My oldest daughter and her husband were coming to visit this evening and we planned to go out to dinner. As Mom and I waited for them to come, I wondered if I’ve left enough good memories for my daughters and their families to enjoy. I decided then that I needed to become a memory maker…a good memory maker.

I realized later why this thought struck my mind.

Just as we finished dinner at Eat ‘N Park, my brother and his wife walked in. I hadn’t noticed them but my daughter nodded in their direction and said, “What are the odds of that?” My answer was, “You’re with me. Do you need ask? My luck.” I smiled and added, “Oh well, I’m happy. At least I was able to finish dinner before I lost my appetite.”

A month ago, I chose a path to follow. Part of that path is not acknowledging people who go out of their way to irritate and hurt me…particularly my brothers. I let each of them know that I do not wish to speak to them if they choose to play their foolish games.

This is where I put the “good memory” thought in my mind.

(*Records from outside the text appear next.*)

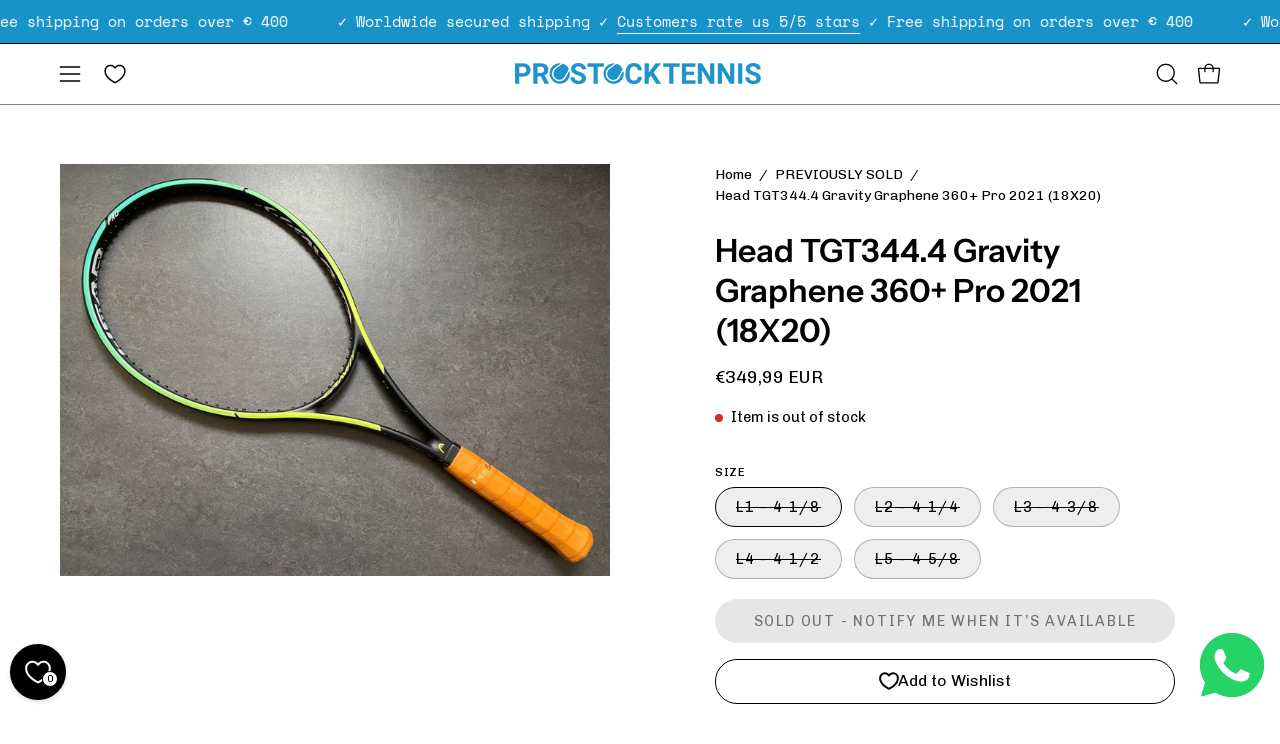

--- FILE ---
content_type: text/html; charset=utf-8
request_url: https://www.prostocktennis.com/products/head-tgt344-4-gravity-graphene-360-pro-2021-18x20?section_id=api-product-grid-item
body_size: 1109
content:
<div id="shopify-section-api-product-grid-item" class="shopify-section"><div data-api-content><div class="product-grid-item carousel__item one-third mobile--one-whole soldout grid-item--column-1 grid-item--even grid-item--third-tablet"
   data-slide
  data-product-block
  
    data-aos-intersection="0.3"
  
  
  id="product-item--api-product-grid-item--6699494768780--1769103292"
><div class="product-grid-item__image"
    
      data-aos="fade-left"
      
        data-aos-anchor="||itemAosAnchor||"
      
      
        data-aos-custom-init
      
      data-aos-delay="||itemAosDelay||"
    
    data-product-media-container
  ><div class="product__media__container" style="--aspect-ratio: 1.3333333333333333;">
      <a class="product__media__holder"
        href="/products/head-tgt344-4-gravity-graphene-360-pro-2021-18x20"
        aria-label="Head TGT344.4 Gravity Graphene 360+ Pro 2021 (18X20)"
        data-grid-link
         ><deferred-loading
            class="product__media__image product__media__image--hover-none"
            data-product-media-featured
            
          >
<figure class="lazy-image background-size-cover is-loading product__media product__media--featured-visible"
        style=""
        data-product-image
              data-grid-image>
        <img src="//www.prostocktennis.com/cdn/shop/products/fdb65c6c-3cf2-4258-8d1c-1f0d618be92a.jpg?crop=center&amp;height=1024&amp;v=1634898698&amp;width=1024" alt="fdb65c6c-3cf2-4258-8d1c-1f0d618be92a.jpg" width="1024" height="1024" loading="lazy" sizes="(min-width: 1440px) calc((100vw - 120px - 40px) / 3), (min-width: 1024px) calc((100vw - 120px - 40px) / 3), (min-width: 768px) calc((100vw - 40px - 40px) / 3), calc((100vw - 40px - 0px) / 1)" srcset="
//www.prostocktennis.com/cdn/shop/products/fdb65c6c-3cf2-4258-8d1c-1f0d618be92a.jpg?v=1634898698&amp;width=180 180w, //www.prostocktennis.com/cdn/shop/products/fdb65c6c-3cf2-4258-8d1c-1f0d618be92a.jpg?v=1634898698&amp;width=240 240w, //www.prostocktennis.com/cdn/shop/products/fdb65c6c-3cf2-4258-8d1c-1f0d618be92a.jpg?v=1634898698&amp;width=300 300w, //www.prostocktennis.com/cdn/shop/products/fdb65c6c-3cf2-4258-8d1c-1f0d618be92a.jpg?v=1634898698&amp;width=360 360w, //www.prostocktennis.com/cdn/shop/products/fdb65c6c-3cf2-4258-8d1c-1f0d618be92a.jpg?v=1634898698&amp;width=400 400w, //www.prostocktennis.com/cdn/shop/products/fdb65c6c-3cf2-4258-8d1c-1f0d618be92a.jpg?v=1634898698&amp;width=460 460w, //www.prostocktennis.com/cdn/shop/products/fdb65c6c-3cf2-4258-8d1c-1f0d618be92a.jpg?v=1634898698&amp;width=540 540w, //www.prostocktennis.com/cdn/shop/products/fdb65c6c-3cf2-4258-8d1c-1f0d618be92a.jpg?v=1634898698&amp;width=560 560w, //www.prostocktennis.com/cdn/shop/products/fdb65c6c-3cf2-4258-8d1c-1f0d618be92a.jpg?v=1634898698&amp;width=590 590w, //www.prostocktennis.com/cdn/shop/products/fdb65c6c-3cf2-4258-8d1c-1f0d618be92a.jpg?v=1634898698&amp;width=606 606w, //www.prostocktennis.com/cdn/shop/products/fdb65c6c-3cf2-4258-8d1c-1f0d618be92a.jpg?v=1634898698&amp;width=630 630w, //www.prostocktennis.com/cdn/shop/products/fdb65c6c-3cf2-4258-8d1c-1f0d618be92a.jpg?v=1634898698&amp;width=670 670w, //www.prostocktennis.com/cdn/shop/products/fdb65c6c-3cf2-4258-8d1c-1f0d618be92a.jpg?v=1634898698&amp;width=720 720w, //www.prostocktennis.com/cdn/shop/products/fdb65c6c-3cf2-4258-8d1c-1f0d618be92a.jpg?v=1634898698&amp;width=738 738w, //www.prostocktennis.com/cdn/shop/products/fdb65c6c-3cf2-4258-8d1c-1f0d618be92a.jpg?v=1634898698&amp;width=770 770w, //www.prostocktennis.com/cdn/shop/products/fdb65c6c-3cf2-4258-8d1c-1f0d618be92a.jpg?v=1634898698&amp;width=814 814w, //www.prostocktennis.com/cdn/shop/products/fdb65c6c-3cf2-4258-8d1c-1f0d618be92a.jpg?v=1634898698&amp;width=900 900w, //www.prostocktennis.com/cdn/shop/products/fdb65c6c-3cf2-4258-8d1c-1f0d618be92a.jpg?v=1634898698&amp;width=1024 1024w" class="is-loading">
      </figure><span class="visually-hidden">Head TGT344.4 Gravity Graphene 360+ Pro 2021 (18X20)</span>
          </deferred-loading></a><div class="product-badge"
    
      data-aos="fade"
      
        data-aos-anchor="||itemAosAnchor||"
      
      
        data-aos-custom-init
      
      data-aos-delay="||itemAosDelay||"
    ><div class="product-badge__item product-badge__item--sold">
      <span>Sold Out</span>
    </div></div><div class="product-grid-item__quick-buy"
        
          data-aos="fade"
          
            data-aos-anchor="||itemAosAnchor||"
          
          
            data-aos-custom-init
          
          data-aos-delay="||itemAosDelay||"
        ><a class="btn-quick-buy pill"
              href="/products/head-tgt344-4-gravity-graphene-360-pro-2021-18x20"
              aria-label="Quick Buy"
              data-handle="head-tgt344-4-gravity-graphene-360-pro-2021-18x20"
              data-button-quick-view
              data-grid-link
              >
              <span class="btn__inner">
                <svg aria-hidden="true" focusable="false" role="presentation" class="icon icon-shopping-bag" viewBox="0 0 192 192"><path d="M156.6 162H35.4a6.075 6.075 0 0 1-6-5.325l-10.65-96A6 6 0 0 1 24.675 54h142.65a6.001 6.001 0 0 1 5.925 6.675l-10.65 96a6.076 6.076 0 0 1-6 5.325v0Z" stroke="currentColor" stroke-linecap="round" stroke-linejoin="round"/><path d="M66 78V54a30 30 0 1 1 60 0v24" stroke="currentColor" stroke-linecap="round" stroke-linejoin="round"/><circle class="cart-indicator" cx="96" cy="108" r="15"/></svg>
                <span class="btn__text">Quick Buy</span>
                <span class="btn__loader">
                  <svg height="18" width="18" class="svg-loader">
                    <circle r="7" cx="9" cy="9" />
                    <circle stroke-dasharray="87.96459430051421 87.96459430051421" r="7" cx="9" cy="9" />
                  </svg>
                </span>
              </span>
            </a></div></div>
  </div><div class="product-grid-item__info product-grid-item__info--left"
    
      data-aos="fade-left"
      
        data-aos-anchor="||itemAosAnchor||"
      
      
        data-aos-custom-init
      
      data-aos-delay="||itemAosDelay||"
    >
      <a class="product-grid-item__title font-heading" href="/products/head-tgt344-4-gravity-graphene-360-pro-2021-18x20" aria-label="Head TGT344.4 Gravity Graphene 360+ Pro 2021 (18X20)" data-grid-link>Head TGT344.4 Gravity Graphene 360+ Pro 2021 (18X20)</a>
<a class="product-grid-item__price price price--bold" href="/products/head-tgt344-4-gravity-graphene-360-pro-2021-18x20" data-grid-link>
€349,99 EUR</a>
</div>
</div></div></div>

--- FILE ---
content_type: text/css
request_url: https://cdn.appmate.io/themecode/pro-stock-tennis/main/custom.css?generation=1745402331579420
body_size: 368
content:
.mobile-menu__button--burger+wishlist-link{position:absolute;left:105px;display:none;z-index:5}@media only screen and (max-width: 1023px){.mobile-menu__button--burger+wishlist-link{left:55px}}.site-header--compress .mobile-menu__button--burger+wishlist-link{display:block}.mobile-menu__button--burger+wishlist-link .wk-button{--icon-size: 20px;--icon-stroke-width: 1.5px}.menu__item.menu__item--icons wishlist-link{margin:0 5px}.menu__item.menu__item--icons wishlist-link .wk-button{--icon-size: 20px;--icon-stroke-width: 1.5px}wishlist-link .wk-button{--icon-size: 18px;--icon-stroke-width: 1px;--icon-stroke: black}wishlist-link .wk-counter{--size: 17px}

My brother walked up to our table, bent down, leaned into my face and said, “Didn’t you see me come in?” I said "no", stared straight at my daughter, smiled and continued talking. He then leaned in closer, within inches of my face and said, “Hi, Joanne!” Several people at tables around us looked our way because he was so loud.

I must say I was quite impressed with my self-control. I didn’t lower myself to his level and make a scene. My gut feeling was to say, “Get out of my face” and punch him. But I kept my mouth shut, my face expressionless, stared straight ahead, and held my clenched fist in my lap.

I sat…not yielding.

He left our table and walked to his table and sat with his wife. Poor Mom. Her response was of paranoia. “How did he know where I was?” One more thing I have to deal with because of my brother’s ignorance.

Another reason I miss my dad. He kept the boys in line when he was alive. He would have made a good memory…fists and all!